- Born: 23 August 1943 (age 83) Shinjuku, Tokyo, Japan
- Occupations: Theatre director, playwright
- Writing career
- Years active: 1965–present
- Genre: Angura

= Makoto Satō (theatre) =

Japanese theatre director and playwright

Makoto Satō (佐藤信, Satō Makoto) is a Japanese avant-garde theatre director and playwright. He was at the forefront of the Angura ("underground") theatre movement in Japan.

==Early life and education==
Makoto Satō was born in Shinjuku, Tokyo, on 23 August 1943. In 1965, he dropped out of Waseda University to complete Haiyuza Theatre Company's training program.

==Career==

In 1966, Satō co-founded the Angura theatre troupe "Liberty Theatre" (自由劇場, Jiyū Gekijō) to perform Angura-style productions.
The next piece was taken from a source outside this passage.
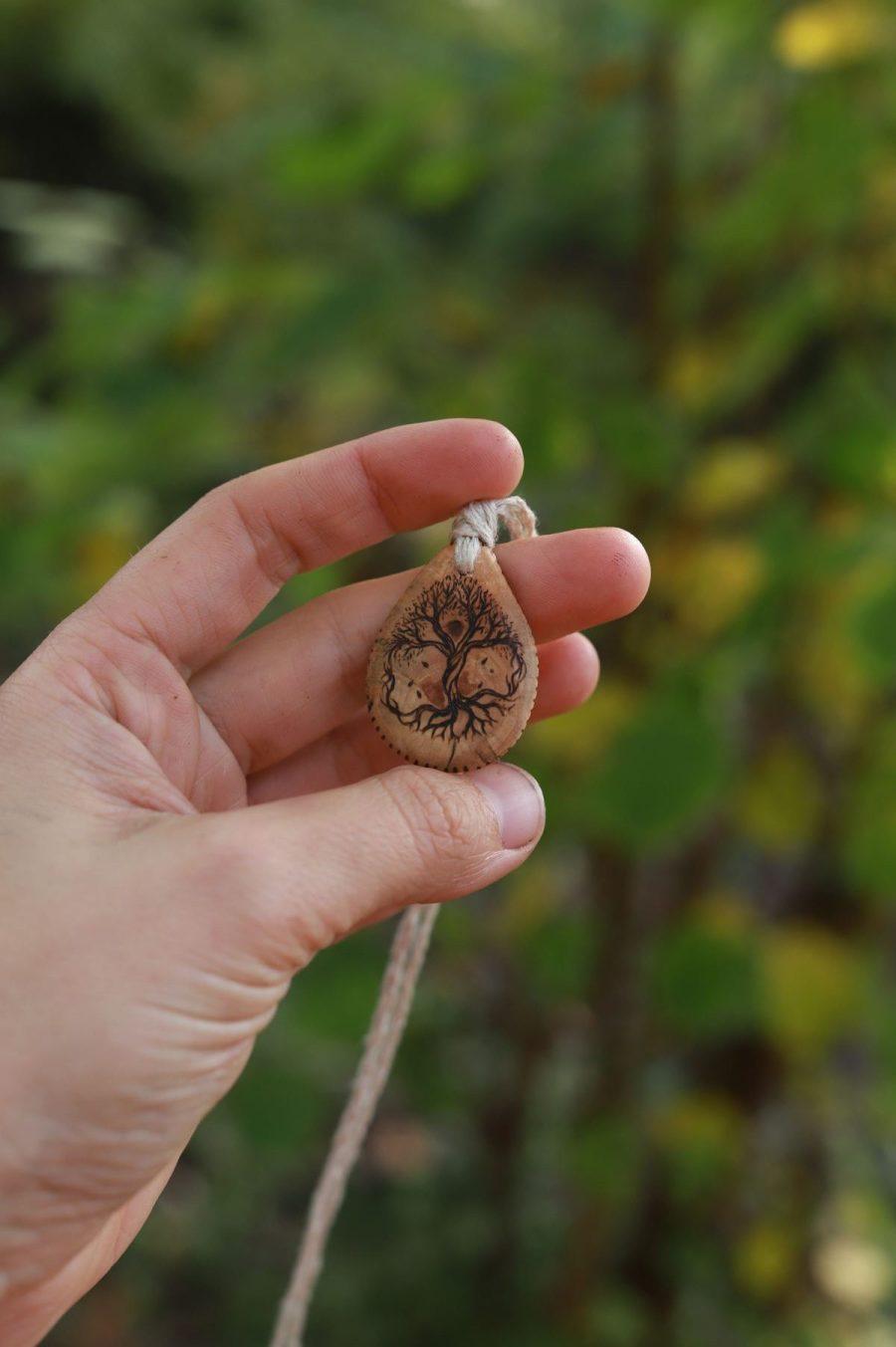 Amulette arbre de vie, celtique, viking, yggdrasil, bois, chanvre, bio, organic, écologique, artisanat normand, atelier de la lettre aux ours, missive to bears, collier, pendentif, bijoux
The troupe staged its early productions in a tiny rented basement beneath a plate glass store, which it promoted as its "Underground Theater" (アンダーグラウンド・シアター, Andāguraundo Shiatā). This seems to have been the origin of the name "Angura," which was an abbreviation for "underground."

In the late 1960s, the Liberty Theatre merged with several other groups to eventually become the Black Tent Theatre, primarily under Satō's creative direction, which traveled around Japan staging productions in a large black tent and became one of the most successful and profitable Angura troupes.